Increase in allocations with Julia v1.11-beta

Is the number of allocations considered an issue? In my small tests here with my packages I’m not seeing performance regressions, but I systematically see the number of allocations increasing, even when compilation is not involved:

1.10.2:

julia> using CellListMap

julia> x, box = CellListMap.xatomic(10^6);

julia> @btime CellList($x, $box)
  244.720 ms (13742 allocations: 139.53 MiB)

1.11:

julia> using CellListMap

julia> x, box = CellListMap.xatomic(10^6);

julia> @btime CellList($x, $box)
  215.821 ms (34333 allocations: 138.90 MiB)

Note the 34k vs. 13k allocations. (performance here increased, though)

4 Likes

Creating an Array now allocates twice due to the Memory change. You can look at the benchmarks to see the Memory pr did cause a big regression in allocations Julia performance data (tealquaternion.camdvr.org).

6 Likes

Okay, being out of the loop, I have to ask, how come?

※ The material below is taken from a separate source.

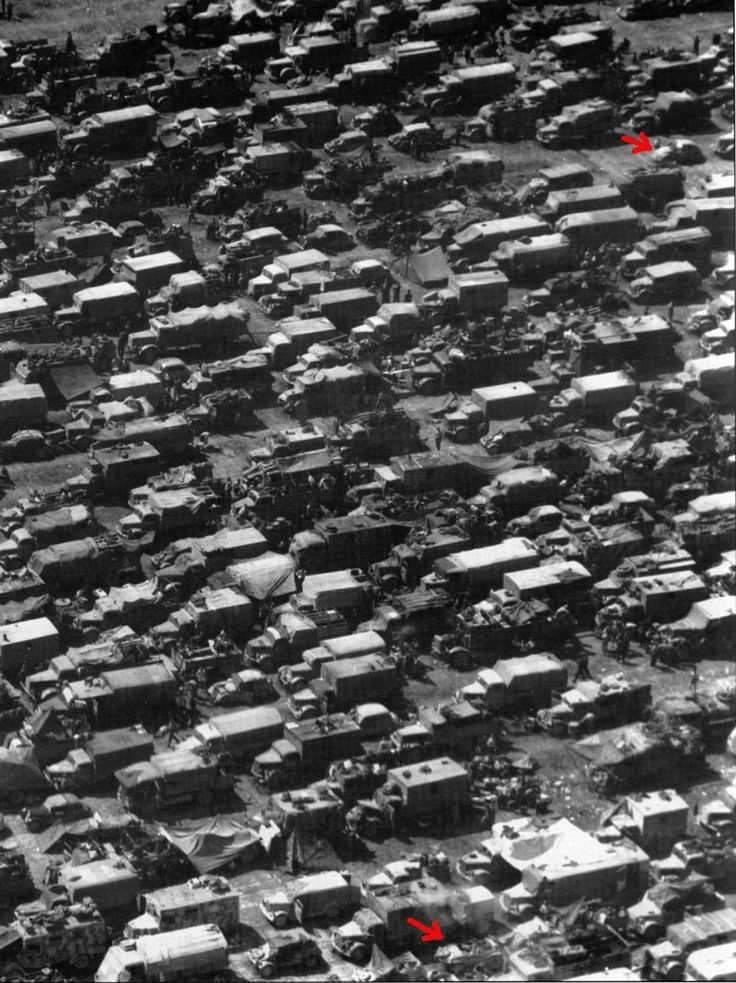 Photograph of German vehicles attempting to escape from the closing noose of the Allied armies. They are attempting to cross one of the remaining bridges outside of Aachen in 1945. This photo was taken by an American recon plane.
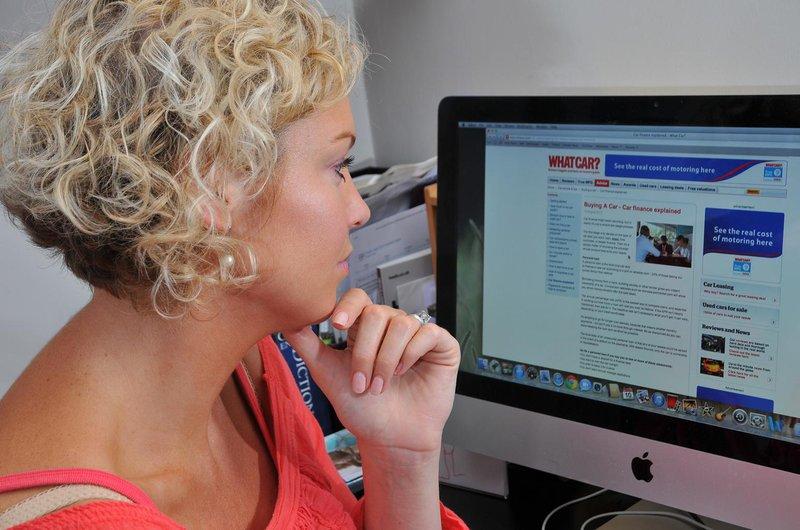 Lady at computer looking at What Car reviews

Why does it allocate twice?

1 Like

Could I hope, maybe, for a performance improvement if the arrays I use in this code were changed for Memory? They all fall, I think, into the category where “I don’t need all the Array” features.

I mean, this is a involved code, so making that transition will take some work. Is there a rational reason to have some expectations that changing standard vectors to Memory objects will improve somewhat the performance?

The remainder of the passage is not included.